It's all in the adjustments
July 22, 2007
Climate This is odd. Or do I mean appalling?
When you measure the surface temperature, the data that comes out of the station network is poor, and has to be "fixed". This is done by means of a series of adjustments which are added stepwise to the raw data to give the final answer.
I've show below a graph of the difference between the raw temperatures measured in the USHCN surface station network, and the final temperature delivered as an output.
What this appears to show is that most of the observed warming is coming from the adjustments, not the weather stations. (I'm assuming here that the trend in the final temperature is not more than 0.6oC)
The page from which the graph is ripped explains what the adjustments are:
- Time of observation. Different stations measure temperature at different times of day, but you want every station's midnight temperature. You therefore adjust anyone who is not reading at midnight, creating an estimate of what temperature it would have been if they had have done it at the correct time.
- Station moves
- Changes in equipment
- Missing data
- Urban heat island - as urbanisation takes place, an man-made warming trend is introduced, which needs to be eliminated to give the true temperature.
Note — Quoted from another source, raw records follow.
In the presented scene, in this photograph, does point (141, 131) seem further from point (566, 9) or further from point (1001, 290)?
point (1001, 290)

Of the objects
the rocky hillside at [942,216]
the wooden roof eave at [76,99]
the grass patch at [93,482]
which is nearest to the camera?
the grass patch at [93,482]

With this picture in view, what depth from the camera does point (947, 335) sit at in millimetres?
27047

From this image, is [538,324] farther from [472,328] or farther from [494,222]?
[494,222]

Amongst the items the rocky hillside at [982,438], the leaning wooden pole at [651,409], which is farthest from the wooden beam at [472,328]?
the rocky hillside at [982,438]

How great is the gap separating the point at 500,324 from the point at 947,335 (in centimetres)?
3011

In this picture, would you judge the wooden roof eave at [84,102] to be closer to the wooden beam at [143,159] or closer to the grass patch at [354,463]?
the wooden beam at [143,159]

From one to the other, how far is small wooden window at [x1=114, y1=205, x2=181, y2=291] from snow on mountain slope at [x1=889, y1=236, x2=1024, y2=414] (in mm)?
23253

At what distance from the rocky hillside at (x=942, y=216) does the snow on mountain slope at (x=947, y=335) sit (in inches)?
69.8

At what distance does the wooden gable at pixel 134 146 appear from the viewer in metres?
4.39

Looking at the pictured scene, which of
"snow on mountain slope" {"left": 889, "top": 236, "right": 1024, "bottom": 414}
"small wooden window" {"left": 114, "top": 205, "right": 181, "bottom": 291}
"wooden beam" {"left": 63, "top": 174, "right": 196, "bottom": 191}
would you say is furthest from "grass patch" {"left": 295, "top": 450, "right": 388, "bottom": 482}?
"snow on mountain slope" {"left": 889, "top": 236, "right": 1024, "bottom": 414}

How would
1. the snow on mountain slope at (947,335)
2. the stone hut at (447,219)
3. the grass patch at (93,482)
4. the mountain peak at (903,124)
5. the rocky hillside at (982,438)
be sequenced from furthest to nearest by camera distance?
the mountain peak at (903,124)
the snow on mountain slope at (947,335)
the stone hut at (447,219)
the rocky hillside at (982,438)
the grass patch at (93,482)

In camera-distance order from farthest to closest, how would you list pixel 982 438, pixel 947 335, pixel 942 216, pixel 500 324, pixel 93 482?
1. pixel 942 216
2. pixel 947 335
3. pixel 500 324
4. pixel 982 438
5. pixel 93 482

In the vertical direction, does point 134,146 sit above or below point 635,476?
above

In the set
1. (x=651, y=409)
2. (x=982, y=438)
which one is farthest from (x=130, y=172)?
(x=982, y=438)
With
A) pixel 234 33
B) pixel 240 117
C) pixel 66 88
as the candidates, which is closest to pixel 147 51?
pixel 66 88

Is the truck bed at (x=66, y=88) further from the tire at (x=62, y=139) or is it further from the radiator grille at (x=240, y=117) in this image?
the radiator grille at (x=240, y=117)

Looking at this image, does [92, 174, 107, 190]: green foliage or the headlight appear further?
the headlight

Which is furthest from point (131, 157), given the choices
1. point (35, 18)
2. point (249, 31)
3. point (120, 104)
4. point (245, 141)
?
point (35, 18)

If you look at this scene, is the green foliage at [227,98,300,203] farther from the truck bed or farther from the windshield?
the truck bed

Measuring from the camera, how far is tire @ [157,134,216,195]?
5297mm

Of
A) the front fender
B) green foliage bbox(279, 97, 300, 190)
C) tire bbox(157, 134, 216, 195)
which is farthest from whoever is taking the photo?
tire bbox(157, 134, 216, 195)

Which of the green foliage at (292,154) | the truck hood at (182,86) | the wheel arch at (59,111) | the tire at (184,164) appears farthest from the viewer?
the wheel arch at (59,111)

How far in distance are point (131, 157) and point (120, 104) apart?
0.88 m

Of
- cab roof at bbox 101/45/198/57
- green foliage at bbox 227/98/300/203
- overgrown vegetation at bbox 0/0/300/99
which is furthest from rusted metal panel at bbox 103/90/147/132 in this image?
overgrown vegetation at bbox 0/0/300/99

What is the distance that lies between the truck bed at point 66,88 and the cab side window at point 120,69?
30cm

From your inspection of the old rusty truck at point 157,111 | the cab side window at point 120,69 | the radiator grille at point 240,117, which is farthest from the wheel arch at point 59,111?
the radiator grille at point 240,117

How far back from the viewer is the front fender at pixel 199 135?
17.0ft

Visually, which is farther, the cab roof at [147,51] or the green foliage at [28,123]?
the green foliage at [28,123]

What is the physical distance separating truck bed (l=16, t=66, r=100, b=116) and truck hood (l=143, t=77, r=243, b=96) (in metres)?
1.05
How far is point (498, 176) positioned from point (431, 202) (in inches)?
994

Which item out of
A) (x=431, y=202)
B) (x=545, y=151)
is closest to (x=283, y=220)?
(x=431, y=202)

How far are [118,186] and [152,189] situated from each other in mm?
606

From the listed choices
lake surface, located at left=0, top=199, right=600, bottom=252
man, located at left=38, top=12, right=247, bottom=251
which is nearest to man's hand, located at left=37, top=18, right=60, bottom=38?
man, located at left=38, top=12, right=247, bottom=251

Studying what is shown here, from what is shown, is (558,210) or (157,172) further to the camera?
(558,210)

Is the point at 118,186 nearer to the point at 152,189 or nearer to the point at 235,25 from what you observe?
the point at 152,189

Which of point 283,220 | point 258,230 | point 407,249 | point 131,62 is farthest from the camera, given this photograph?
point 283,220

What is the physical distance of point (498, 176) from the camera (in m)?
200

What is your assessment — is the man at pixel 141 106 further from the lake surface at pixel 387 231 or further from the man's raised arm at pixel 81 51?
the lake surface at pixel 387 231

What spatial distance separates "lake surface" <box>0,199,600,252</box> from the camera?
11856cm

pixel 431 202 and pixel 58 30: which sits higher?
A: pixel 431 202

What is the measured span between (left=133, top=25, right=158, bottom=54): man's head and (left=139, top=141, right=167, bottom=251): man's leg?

It also gives the impact of each. In the graph below, each line represents one of the adjustments.
From this, we can see that the warming trend is being produced by the time of observation adjustment (black) and by the station move adjustment (yellow).
I can think of no earthly reason why time of observation adjustments would produce this shape. The upward slope of the adjustment implies that there are many stations recording temperature at a time when it's colder than midnight. This means the wee small hours I guess. Why would this be? And why would the effect be increasing? I mean, over the last century more and more stations will be automatic, which presumably means that you could get temperature exactly when you want. Why then, does the raw data appear to be getting worse - ie the adjustment required to correct it is getting larger?
It all looks a bit fishy if you ask me.